Thursday, August 21, 2008

‘There is no way I’ll go to starve and die in Delft’

This morning an important case comes before the Constitutional Court, involving 20,000 Cape Town residents whose informal settlement is set to be bulldozed.

State-owned company Thubelisha Homes (now bankrupt), Housing Minister Lindiwe Sisulu and Western Cape housing MEC were granted an eviction order on March 10 this year against occupants of the Joe Slovo informal settlement in Langa.

They argued that the residents must be moved to fibre-cement shacks in a “temporary relocation area” in Delft, about 20km away from the city. They said this was necessary so that they could continue building houses as part of the N2 Gateway housing programme. After the houses were built, they said, they would move the residents back.

The community quickly established though that most residents would be left in Delft, a place many describe as “God-forsaken”, which has no rail service, where crime is rife, schools are overcrowded and medical facilities dire. Delft is also not close to any suburb where people might find work.

Housing ministry spokesman Xolani Xundu agreed that “not everyone will come back” to Langa.

He told Sowetan that 1500 families will get free houses in Langa, and 45 bonded houses will be sold to the public. The bonded houses are unaffordable to 99percent of the residents who are unemployed. And the community of 5000 families said they did not want 3500 families to be left behind in Delft’s temporary relocation area.

Joe Slovo task team leader Mzwanele Zulu said that all the families could be accommodated if the government built RDP houses or if they worked with the people to come up with a plan that suited everybody.

Xundu said: “People who did not relocate back to Langa would be housed in Delft. They would not be left in the lurch in the temporary relocation area.”

But these claims were contradicted by Ashraf Cassiem of the Delft Anti-Eviction Campaign.

He said that hundreds of people who voluntarily relocated to Delft from Khayelitsha were still languishing in the temporary relocation area seven years later.

Leon Goliath, a civil engineer at the Cape Peninsula University of Technology, found that the temporary relocation area was “unfit for human habitation”.

Goliath said the roofs of the temporary dwellings did not connect with the walls and the gaps “led to leaks and drafts, which was not good for health … and could be a fire hazard”.

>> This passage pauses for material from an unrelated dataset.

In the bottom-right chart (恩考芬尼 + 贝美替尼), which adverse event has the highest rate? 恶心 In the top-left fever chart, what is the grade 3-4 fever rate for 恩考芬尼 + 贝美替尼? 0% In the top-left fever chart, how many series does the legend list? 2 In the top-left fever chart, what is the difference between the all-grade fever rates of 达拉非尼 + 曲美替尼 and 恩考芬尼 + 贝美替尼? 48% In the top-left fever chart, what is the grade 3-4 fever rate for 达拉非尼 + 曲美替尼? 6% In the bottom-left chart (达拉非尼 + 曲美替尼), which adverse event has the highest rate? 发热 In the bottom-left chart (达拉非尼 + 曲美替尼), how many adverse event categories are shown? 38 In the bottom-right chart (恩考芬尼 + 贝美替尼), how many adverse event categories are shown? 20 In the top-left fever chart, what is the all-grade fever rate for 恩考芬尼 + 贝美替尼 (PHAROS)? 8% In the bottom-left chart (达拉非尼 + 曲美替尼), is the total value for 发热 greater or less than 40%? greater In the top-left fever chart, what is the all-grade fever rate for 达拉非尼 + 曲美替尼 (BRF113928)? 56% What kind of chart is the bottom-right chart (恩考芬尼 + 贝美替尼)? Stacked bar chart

He said that windows and doors did not have frames and residents have been forced to secure them to the walls with concrete.

“These chunks of concrete could fall off and injure someone. Without proper frames, how do you lock and secure your dwelling?” Goliath asked.

He also found traces of asbestos in the fibre-cement material.

Thubelisha Homes, which was declared bankrupt a few months ago, has also been criticised by residents in bonded flats the company built in Langa in 2004.

Luthando Ndabambi, coordinator of the N2 Gateway flats residents, said the flats are uninhabitable. Walls were cracked, roofs leaked and Thubelisha supplied the same lock to all the front doors. Anyone could open any other flat in the building.

Residents said they do not see why they should move when they have been promised RDP houses for the past 14 years. They live 10km from the city centre and are part of well-established Langa where their children are happy in schools.

Some residents said that they often “jog” into town where they find casual work.

There is also a wholesale fresh produce market just 4km a way in Epping. Residents said that many have no food other than that which they get at the market in exchange for cleaning.

Nombini Mbeqe, 67, and Majangaza Ndithini, 55, have been living at Joe Slovo for 10 years, supporting several family members, including grandchildren.

We are not going to Delft because here we can walk to Epping Market. I work there in exchange for fruit and vegetables. Many people do this whenever they have no food,” said Mbeqe.

“If I don’t get fruit and vegetables for my grandchildren, they will starve and die. There is no way I will take my family to die in Delft,” she added.

Ndithini said: “I am unemployed, but I get temporary work now and again and I make use of the market. Whenever there is nothing for my family to eat, I go to Epping Market.”

In the face of their impending forced removal, the community blockaded the major N2 highway last September, which threw the city’s traffic into chaos for a day.

Residents then engaged the support of the Legal Resources Centre to fight the housing ministry’s and Thubelisha’s eviction order. They lost their case last December in the Cape high court.

The Centre of Housing Rights and Eviction and the Community Law Centre from the University of Cape Town have joined the case as friends of the court. They argue that “a mass relocation ... even further away from the city, will significantly disadvantage the residents”.

Zulu said they have built a well organised community, which though crowded and prone to flooding, could be improved if the government built RDP houses there.

“We are not against the democratic government and would love to work closely with them.

“We need to be involved in decision-making in developments that affect our lives. We want the RDP houses that we were promised 14 years ago,” he said.